Writer: Rosie Day
Director: Hannah Price
Rosie Day’s new play (This is not a) Happy Room at the King’s Head Theatre is packed with laugh-out-loud scenes. Three adult siblings meet up for their father’s wedding (his third – or is it his fourth?) in a tacky function room in Blackpool and immediately revert to their bickering adolescence. Later on their mother Esther appears. She’s an imperious woman, played with suitable brittleness by Amanda Abbington, her loftiness covering up her guilt that she abandoned the children for three years when they were small.

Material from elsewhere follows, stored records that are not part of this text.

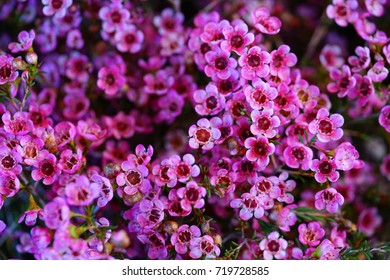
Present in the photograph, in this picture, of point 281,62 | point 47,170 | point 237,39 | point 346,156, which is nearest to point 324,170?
point 346,156

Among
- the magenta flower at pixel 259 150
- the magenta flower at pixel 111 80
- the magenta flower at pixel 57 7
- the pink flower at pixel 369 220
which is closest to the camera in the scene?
the magenta flower at pixel 259 150

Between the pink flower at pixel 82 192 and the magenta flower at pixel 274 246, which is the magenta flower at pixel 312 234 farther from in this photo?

Laura, the oldest, compelling played by Andrea Valls, is a human rights lawyer. Laura is very much head of the family, treating the others with a certain condescension. She and her compliant husband, Charles (Tom Kanji) seem a smug couple, proudly totting around their new baby girl. But there’s a running joke that they keep accidentally leaving (abandoning?) her in unseen rooms.
Elle (played by Rosie Day herself) is an aspiring actress who’s got a part in a film in Australia. She has a fragile air, and it comes as little surprise when she reveals she’s struggled in the past with anorexia. Brother Simon (Jonny Weldon), enters with dark glasses and a cane, suggesting he is in some way disabled (how acceptable is this these days as a comic trope?). But in fact, he’s just a walking hypochondriac, needily detailing his various non-threatening conditions. Every so often their bemused great aunt Agatha appears to ask what’s going on or to whip food off the buffet. It’s a lovely turn by newcomer Alison Liney.
Scene follows scene much in the manner of a sitcom. But Day has more ambitious plans. The publicity boasts ‘One wedding. One funeral. Zero boundaries’, so it’s no spoiler to say the father bridegroom never arrives and the family end up, somewhat improbably, turning the planned wedding into a memorial. As Hamlet didn’t quite say, the wedding baked meats can coldly furnish forth the funeral table.
Day wants to use this change in fortunes to get beneath the skin of her characters, reflections on their father and upbringing working to flesh out their comic two-dimensionality. But it’s difficult to shift the tone, and indeed the underlying comic structure doesn’t help make this convincing. For a start, it becomes increasingly evident, in the rather dispiriting references to how many hours still remain before the planned event, that it’s all gone a bit Waiting for Godot. We’re going to be stuck in this reception room in scene after scene, hoping something might happen, beyond the no-longer very insightful idea that Larkin was right about your parents fucking you up.
It’s a relief when a new character enters. This is American Hayley (Jazz Jenkins), second cousin to the bride-to-be who, now safely in ICU seems to be of zero interest. Rather too conveniently, Hayley is a psychologist, so the four main characters can have meaningful one-to-ones with her. The comedy deliberately fades as the situation not so much darkens as reveals its architectural underpinnings. There’s not much director Hannah Price can do about the pace which slows almost to a standstill. With no obvious endpoint for the story arc, the play’s 90 minutes (considerably longer on press night) feel increasingly over-extended.
(This is not a) Happy Room has much potential but needs rigorous editing.